Leave it to the French to be leading the charge in anything art related. The creative studio Temple Caché (or Hidden Temple in English) led by Marion Castéra and Kelzang Ravach is disrupting the status quo with fresh storytelling and offbeat visuals in everything from music videos to commercials to short films (that have made it to Cannes Film Festival, btw). These creative masterminds have transported viewers into new worlds with each project – a book whose images come alive for Jorja Smith, a video game adventure for La Fine Equipe & Gaël Faye, and one of our personal favorites – a visual interpretation of a Mexican folklore about rekindling the female spirit for La Chica.
Based in Buenos Aires, Agustín Puente combines striking cinematography, a contemporary aesthetic and mysterious storytelling with his delicate understanding for sound. Based on his past projects, it would appear that the Art Director especially enjoys collaborating with strong Latina female leads and helping them to convey their empowered visions. Through the music videos he has directed for Chita, Paloma Mami, Cami, and Nathy Peluso, Agustín showcases his capabilities as a master of lighting and shapes, playing with these aspects to create a deeper expression of each musician and their co-starring counterparts.

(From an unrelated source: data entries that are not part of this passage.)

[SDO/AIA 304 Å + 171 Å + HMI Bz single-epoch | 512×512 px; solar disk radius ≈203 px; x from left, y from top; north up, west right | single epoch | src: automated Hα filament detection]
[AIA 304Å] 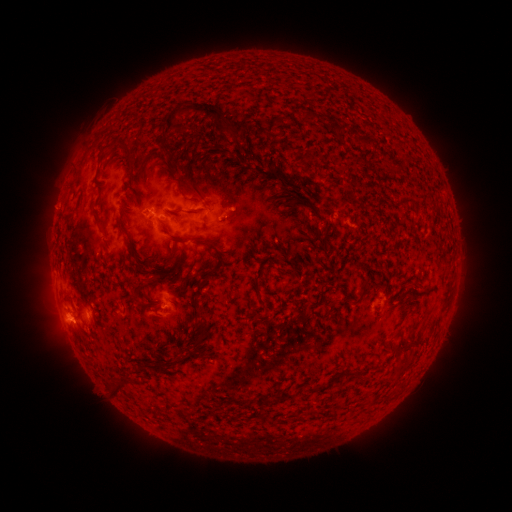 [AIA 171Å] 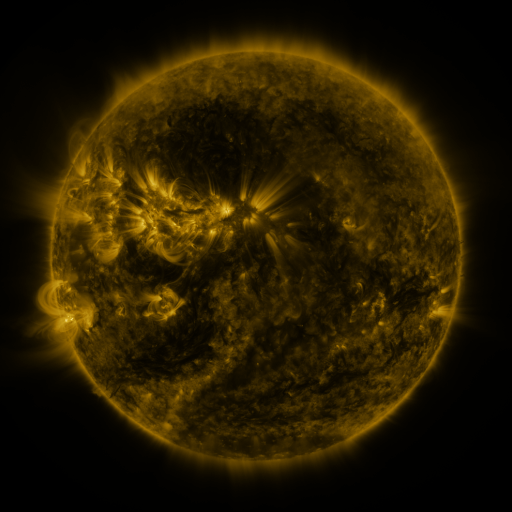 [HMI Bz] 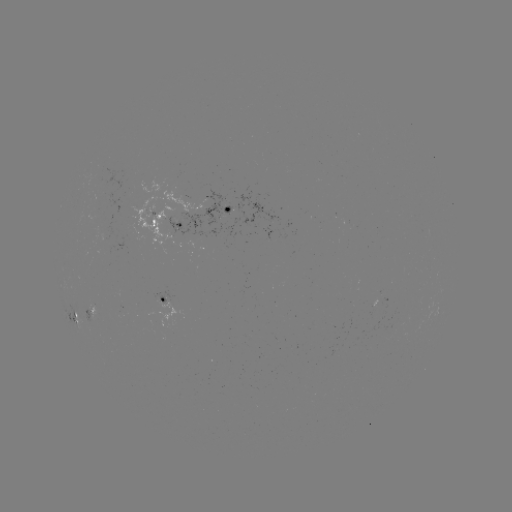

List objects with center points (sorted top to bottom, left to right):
filament: (165, 101, 227, 131)
filament: (267, 116, 281, 135)
filament: (337, 125, 348, 137)
filament: (354, 135, 372, 146)
filament: (393, 165, 403, 173)
filament: (271, 167, 281, 176)
filament: (178, 180, 184, 193)
filament: (189, 183, 205, 201)
filament: (92, 206, 104, 226)
filament: (196, 207, 207, 214)
filament: (170, 233, 194, 244)
filament: (318, 237, 329, 246)
filament: (326, 245, 337, 254)
filament: (252, 268, 262, 294)
filament: (149, 270, 160, 280)
filament: (356, 285, 367, 302)
filament: (327, 301, 335, 313)
filament: (195, 308, 208, 318)
filament: (198, 320, 209, 331)
filament: (110, 379, 125, 394)
filament: (304, 383, 316, 393)
filament: (277, 389, 294, 400)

Romina De La Paz Fernandez
Ready to travel back in time to the age of underground jazz clubs and speakeasys? Well look no further than to Argentine Set Designer and Artistic Director Romina De La Paz Fernandez who has found a winning formula with her work on Argentine songstress Mel Muñiz’s music videos. Her first expedition into the world of music video art direction was on Mel’s song “Aguerrida” which is a beautiful exploration of Latin American folklore where the visuals are as captivating as the song itself. For Mel’s latest single “Constelación” Romina nails it again with her set design in the opening scene where she fulfills her dream of making “an iridescent island with aquatic flowers for a dreamy mermaid like Mel Muñiz”. The imagery in both music videos is so chic and complementary to the sonic soundscapes that one could even consider them short films in and of themselves, making us eager to see what Romina conceives next.
Most of you are probably familiar with Ecuador’s beloved producer Nicola Cruz and his signature Andes-Step musical style invoking the landscapes and rituals of his homeland, but his music has taken on a whole new meaning when paired with Artistic Director Miranda Izquierdo’s colorful and crafty visual aesthetics. The pair teamed up to create the music video for Nicola’s song “Aima” which in essence is a living breathing collage of colors, landscapes and cosmic imagery, as well as “Arka” which pays homage to the peoples of the Ecuadorian Amazon. In 2020 alone, Miranda has contributed his artistic direction to a number of diverse projects including critically acclaimed documentaries (such as the heart-wrenching account of Latin migrants in Destierros), an installation for Ecuadorian visual artist Irving Ramó and a beautiful candle-lit performance of Pre-Columbian music by Esteban Valdivia – all centered around illuminating the stories of his fellow Latin Americans.